2) Strategically Contribute to Charity
Before 2020, the only way you could receive a tax benefit for your charitable contributions was to itemize deductions. Under the CARES Act, taxpayers can take an “above the line” deduction of up to $300 for cash contributions. Beyond that, if you itemize deductions on your tax return, donating to your favorite qualified charitable organization is an excellent way to reduce your taxable income while also doing good. While it is typical to donate cash and/or goods outright, for investors, there are several alternative options to explore:
- Contribute to a Donor-Advised Fund (DAF). This strategy allows donors to allocate a lump sum of funds to be distributed to various charities over multiple years. Though the funds may be dispersed over time, donors can take a deduction in the current tax year. The DAF works especially well if an individual has earned a higher than average income, wants to manage charitable donations over time, but is seeking to offset the income immediately.
- Gift long-term appreciated investments as opposed to cash and avoid paying taxable gains.
- If you are age 70 1/2, consider making a Qualified Charitable Distribution (QCD) directly to a qualified charity from a traditional IRA. Amounts distributed as a QCD, up to $100,000 per annum, are excluded from taxable income and can be used to offset taxable required minimum distributions (RMDs) from IRA accounts in the current year. Under the CARES Act, RMDs are waived for 2020.
3) Harvest Losses in Taxable Accounts
Harvesting capital losses in an investment account by selling securities in a tax loss position will help offset any realized gains within your portfolio. You are also permitted to deduct up to $3,000 of net realized losses against income on your tax return each year. Any excess net realized losses could be carried forward into future years.

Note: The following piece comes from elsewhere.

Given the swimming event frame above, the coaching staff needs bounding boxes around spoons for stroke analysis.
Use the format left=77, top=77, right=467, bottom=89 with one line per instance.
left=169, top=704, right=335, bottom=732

Like with any plan worth implementing, preparation is essential—especially when time-sensitive moves and deadlines are involved. Additionally, beyond tax-efficient investment strategies, there are plenty of other tax savings strategies to consider, such as deduction bunching, deferring income, accelerating expenses, and many more. As we approach the end of 2020, you should consult with your advisors to review what strategies might make sense to implement and hopefully reduce your 2020 tax bill in the process.